There comes a time in any Linux systems administrator where he faces an issue while connecting to a new server if an old/known name. Although it is not a difficult problem to solve it can be a PITA to manually edit your know_hosts
file each time it happens, therefore having a script ready to do it for you can be very handy.
The problem
—> TL/DR => take me to the code!
@@@@@@@@@@@@@@@@@@@@@@@@@@@@@@@@@@@
@ WARNING: REMOTE HOST IDENTIFICATION HAS CHANGED! @
@@@@@@@@@@@@@@@@@@@@@@@@@@@@@@@@@@@
IT IS POSSIBLE THAT SOMEONE IS DOING SOMETHING NASTY!
Someone could be eavesdropping on you right now (man-in-the-middle attack)!
It is also possible that the RSA host key has just been changed.
The fingerprint for the RSA key sent by the remote host is
5c:9b:16:56:a6:cd:11:10:3a:cd:1b:a2:91:cd:e5:1c.
Please contact your system administrator.
Add correct host key in /home/user/.ssh/known_hosts to get rid of this message.
Offending key in /home/user/.ssh/known_hosts:1
RSA host key for server.example.com has changed and you have requested strict checking.

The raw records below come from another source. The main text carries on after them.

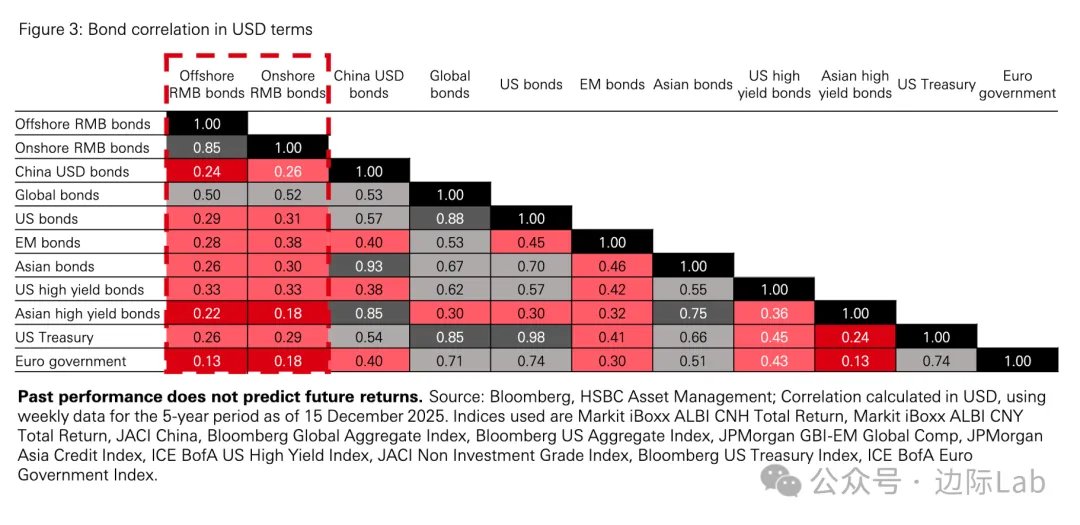 Figure 3: Bond correlation in USD terms

| | Offshore RMB bonds | Onshore RMB bonds | China USD bonds | Global bonds | US bonds | EM bonds | Asian bonds | US high yield bonds | Asian high yield bonds | US Treasury | Euro government |
|---|---|---|---|---|---|---|---|---|---|---|---|
| Offshore RMB bonds | 1.00 | | | | | | | | | | |
| Onshore RMB bonds | 0.85 | 1.00 | | | | | | | | | |
| China USD bonds | 0.24 | 0.26 | 1.00 | | | | | | | | |
| Global bonds | 0.50 | 0.52 | 0.53 | 1.00 | | | | | | | |
| US bonds | 0.29 | 0.31 | 0.57 | 0.88 | 1.00 | | | | | | |
| EM bonds | 0.28 | 0.38 | 0.40 | 0.53 | 0.45 | 1.00 | | | | | |
| Asian bonds | 0.26 | 0.30 | 0.93 | 0.67 | 0.70 | 0.46 | 1.00 | | | | |
| US high yield bonds | 0.33 | 0.33 | 0.38 | 0.62 | 0.57 | 0.42 | 0.55 | 1.00 | | | |
| Asian high yield bonds | 0.22 | 0.18 | 0.85 | 0.30 | 0.30 | 0.32 | 0.75 | 0.36 | 1.00 | | |
| US Treasury | 0.26 | 0.29 | 0.54 | 0.85 | 0.98 | 0.41 | 0.66 | 0.45 | 0.24 | 1.00 | |
| Euro government | 0.13 | 0.18 | 0.40 | 0.71 | 0.74 | 0.30 | 0.51 | 0.43 | 0.13 | 0.74 | 1.00 |

**Past performance does not predict future returns.** Source: Bloomberg, HSBC Asset Management; Correlation calculated in USD, using weekly data for the 5-year period as of 15 December 2025. Indices used are Markit iBoxx ALBI CNH Total Return, Markit iBoxx ALBI CNY Total Return, JACI China, Bloomberg Global Aggregate Index, Bloomberg US Aggregate Index, JPMorgan GBI-EM Global Comp, JPMorgan Asia Credit Index, ICE BofA US High Yield Index, JACI Non Investment Grade Index, Bloomberg US Treasury Index, ICE BofA Euro Government Index.

公众号 · 边际Lab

Host key verification failed.
Who hasn’t faced an issue like this? I personally end up facing this situation a lot in the past days when I was testing some AMIs before putting them in production. For various reasons, it was just easier for me to use the same hostname in all test instances that I brought up. In face of that problem, it put on my shell script hat and created a function to help me solve this issue, the result is a simple function that you can set up as an alias function in your terminal that will help you remove hosts from you know_hosts
file faster.
The code
The code is very simple and it basically uses grep
and mv
to get the job done:
remove_known_hosts(){
known_hosts=~/.ssh/known_hosts
lines_count=$(grep -c $1 ${known_hosts})
if [ "$lines_count" -gt 0 ]; then
echo "Found ${lines_count} host(s):"
echo ""
grep $1 ${known_hosts}
echo ""
echo -n "Do you want to remove these hosts? [Y/n] "
read reply
if [ "$reply" == "Y" ]; then
grep -F -v $1 ${known_hosts} > ${known_hosts}.tmp && mv ${known_hosts}.tmp ${known_hosts}
echo "Those hosts were removed"
fi
else
echo "No hosts matching ${1} were found."
fi
}
Installation
- Simply append the code above to
~/.bash_profile
(or anything else that makes sense for your Linux distro). - Run
source ~/.bash_profile
Usage
You simply need to run the function plus a server name, IP or pattern to look for. E.g. remove_known_hosts server
Since it uses grep
for matching it is possible to delete a series of entries from your know_hosts
file. For example, if you run remove_known_hosts srv
that would give you something like that:
From there you can double-check the server names and remove all entries by answering Y
to the question.
Instead, if you want to remove just a single entry you should use full name/IP of the server to match it accordingly:
Conslusion
I already saved several seconds of my day by simply adding this script to my .bash_profile
. Let me know if it’s helpful for you too. Also, any improvements are welcome as long as they just use bash scripting and standard Linux tools.